Rose retreats into herself, relying on an alcohol to numb her anguished grief; Jack returns to his old ways as a gambler; Peter, partially blaming himself for his brother’s loss while keenly aware of David’s elevated status in their immediate world, decides to make amends in his own limited way; and Alice, also torn and worn down by grief, withdraws into a Lewis Carroll-inspired fantasy world until Eleanor taps her for MFNoF status, awakening Alice’s latent class snobbery in the process.
Jack’s descent into a figurative and literal underworld forces him to confront his troubled past, including an old foe, Captain James (David Gyasi), and an old associate, Hatter Roger (Clarke Peters), Unsurprisingly enough, Captain Jack and Hatter Roger mirror characters from Peter Pan and Alice in Wonderland, respectively.
Despite Chapman’s relative newness to directing live-action, she elicits uniformly strong, believable performances from her young, preteen cast. (Angelina Jolie and David Oyelowo likely needed little, if any, direction.) Individually and collectively, they’re asked to do a great deal of emoting (e.g., the five stages of grief, including denial, anger, bargaining, depression and ultimately acceptance).
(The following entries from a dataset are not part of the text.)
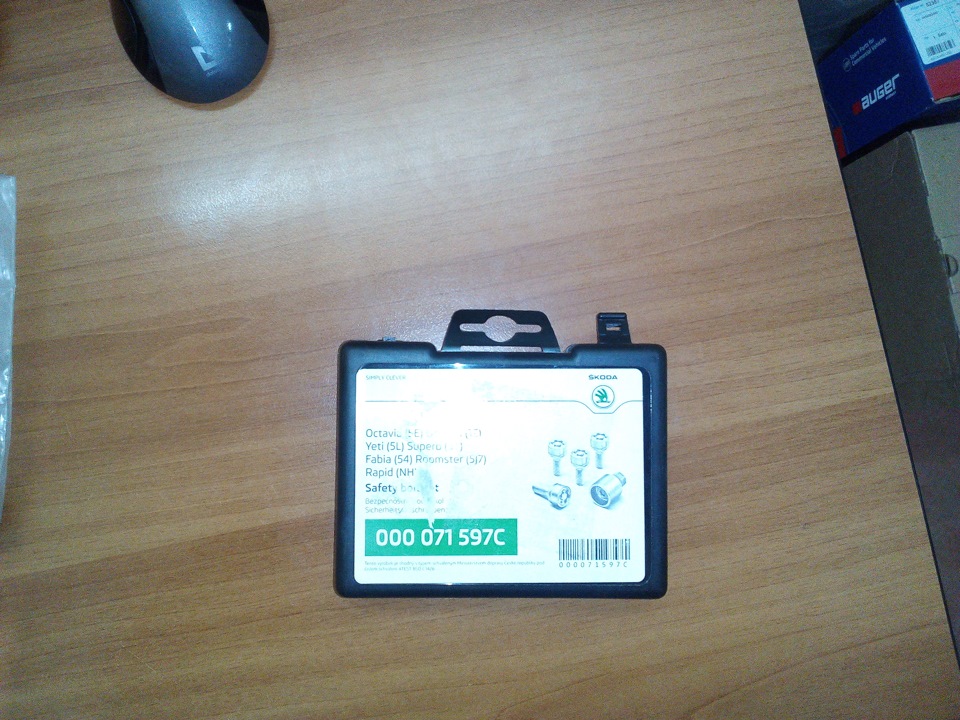 Установка амортизаторов капота + секретки на колеса. — Skoda Octavia A7 ...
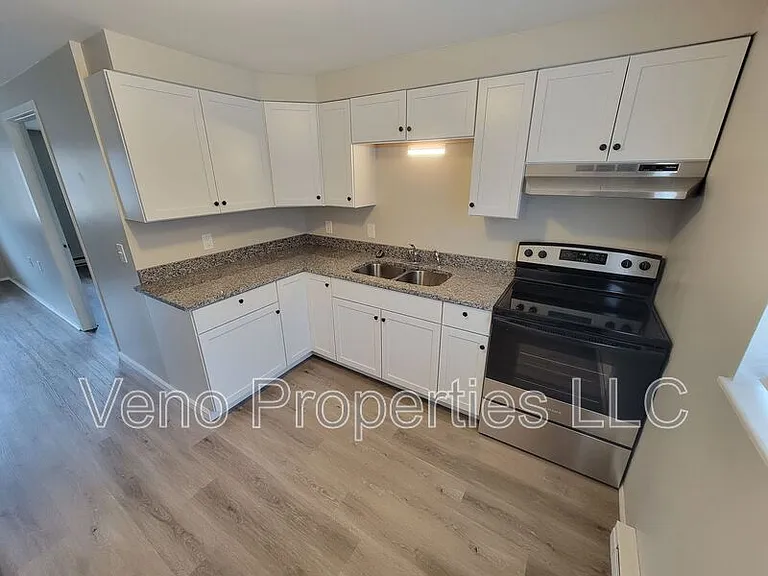 40 McIntyre St #C5 — Photo 2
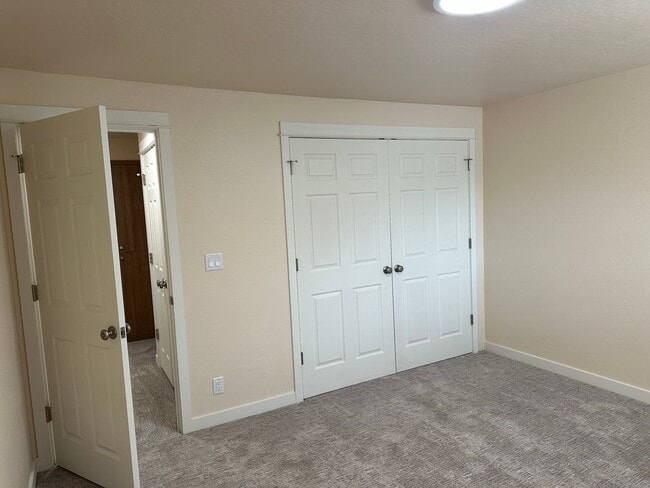 Building Photo - Beautifully updated 3 bedroom 1.5 bath dup...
With one or two exceptions, they manage to convey the emotional demands of Goodhill’s screenplay with nearly pitch-perfect delivery. It’s a big ask of any actor, let alone a preteen performer.
Any number of films have suffered due to poor casting, poor direction, or sometimes both. As David, Reece Yates spends minimal time onscreen, but leaves a considerable impression or trace, making the grief and sorrow experienced by his family, while Jordan A. Nash and Keira Chansa impressively carry Come Away’s emotional burden once David permanently departs the film.
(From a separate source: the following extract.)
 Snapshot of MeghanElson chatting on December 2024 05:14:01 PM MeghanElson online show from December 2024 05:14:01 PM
For a film ostensibly aimed at families of all ages, Come Away hits hard emotionally, sometimes too hard, especially given the subject matter (the loss of a son/brother) and Chapman and Goodhill’s decision to juxtapose elements of fantasy and reality to potentially confusing effect. Far more egregious, however, was the decision to deliberately erase Victorian-era racism entirely from the film.
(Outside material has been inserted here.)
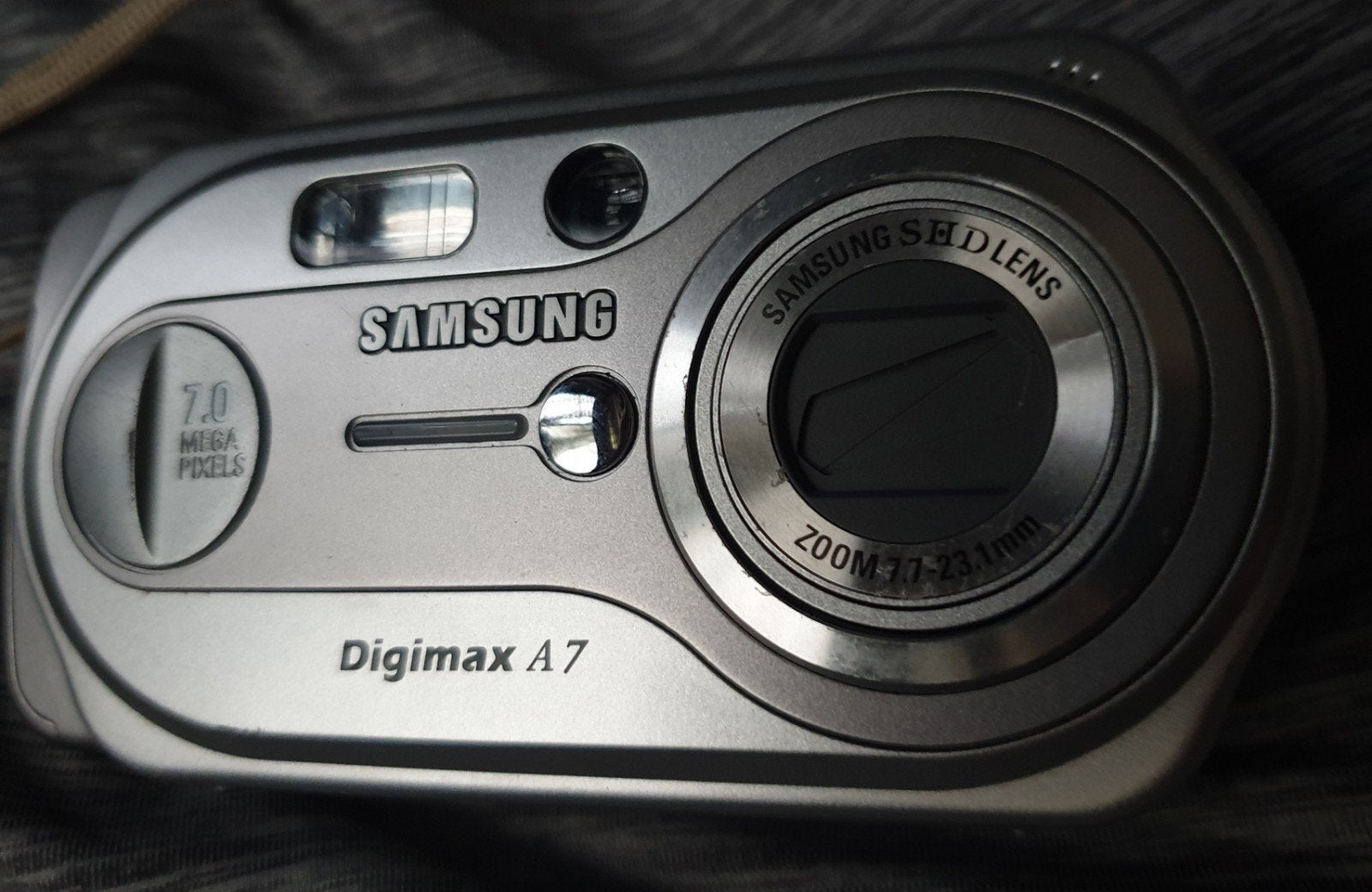 Samsung Digimax A7 Compactcamera - 7.0 Megapixels, Audio, Tv en Foto, Ingebouwde flitser, Gebruikt, Ophalen of Verzenden, Compactcamera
While Chapman, Goodhill, and the film’s producers had no problem foregrounding Come Away’s class-centered themes, they balked at the idea of addressing, however tangentially or marginally, Jack and Rose’s relationship or their children’s problematic status in a Victorian England rife with exploitative, imperialist, colonialist attitudes, instead choosing to willfully ignore the issues of systemic and institutional racism completely. Given Chapman and Goodhill’s clear-cut decision to treat class explicitly as both issue and obstacle in Come Away (Rose comes from the upper classes while Jack most definitely doesn’t), it’s nothing less than cowardly to ignore race and racism in Victorian England.